● **EXTRACTED TEXT**
--
El Niño and La Niña occur every two to seven years and typically last for 9 to 12 months. Dr. Kevin Trenberth, an American distinguished senior scientist at the National Center for Atmospheric Research in Boulder, Colorado, warned: “El Nino extremes are greater, while La Nina lasts longer.”

La Niña is the exact opposite of the phenomenon called El Niño, which was originally recognized by fishermen off the coast of South America as the appearance of unusually warm water in the Pacific Ocean, occurring near the beginning of the year. El Niño means “the Little Boy” or “Christ Child” in Spanish. The name was used for the tendency of the phenomenon to arrive around Christmas.

La Niña, on the other hand, means “the Little Girl.” It is sometimes called “El Viejo,” “anti-El Niño,” or simply “a cold event” or a cold episode.

To simplify, meteorologists explain: El Niño and La Niña are opposite phases of the ENSO cycle, with La Niña sometimes referred to as the cold phase of ENSO and El Niño as the warm phase of ENSO.

“El Niño and La Niña result from interaction between the surface of the ocean and the atmosphere in the tropical Pacific,” the US National Oceanic and Atmospheric Administration (NOAA) explained. “Changes in the ocean impact the atmosphere and climate patterns around the globe. In turn, changes in the atmosphere impact the ocean temperatures and currents.”

In the tropics, global climate variations in La Niña tend to be opposite of those of El Niño. “If you expect drought in the country with El Niño because of reduced rainfall and less typhoons, there will be more than normal rainfall and the normal but ‘stronger typhoons’ during a La Niña episode that will cause floods and devastation of farms and property,” explains Dr. Rafael D. Guerrero III, an academician at the National Academy of Science and Technology.
--
● **DATA SECTION**
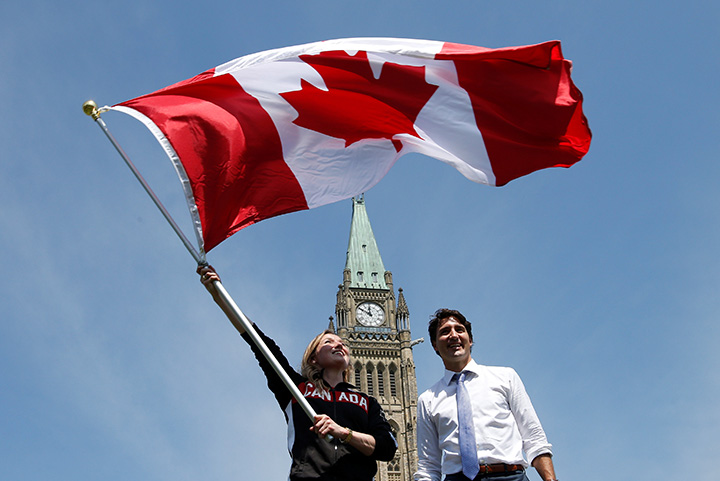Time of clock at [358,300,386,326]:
--
● **TASK DETAILS**
Please rewrite the passage on El Niño and La Niña, beginning at the words "La Niña is the" and stopping after "arrive around Christmas.", with "fishermen" changed to "fishers". The lines above are separate material, apart from the passage on El Niño and La Niña.

● **TASK SOLUTION**
La Niña is the exact opposite of the phenomenon called El Niño, which was originally recognized by fishers off the coast of South America as the appearance of unusually warm water in the Pacific Ocean, occurring near the beginning of the year. El Niño means “the Little Boy” or “Christ Child” in Spanish. The name was used for the tendency of the phenomenon to arrive around Christmas.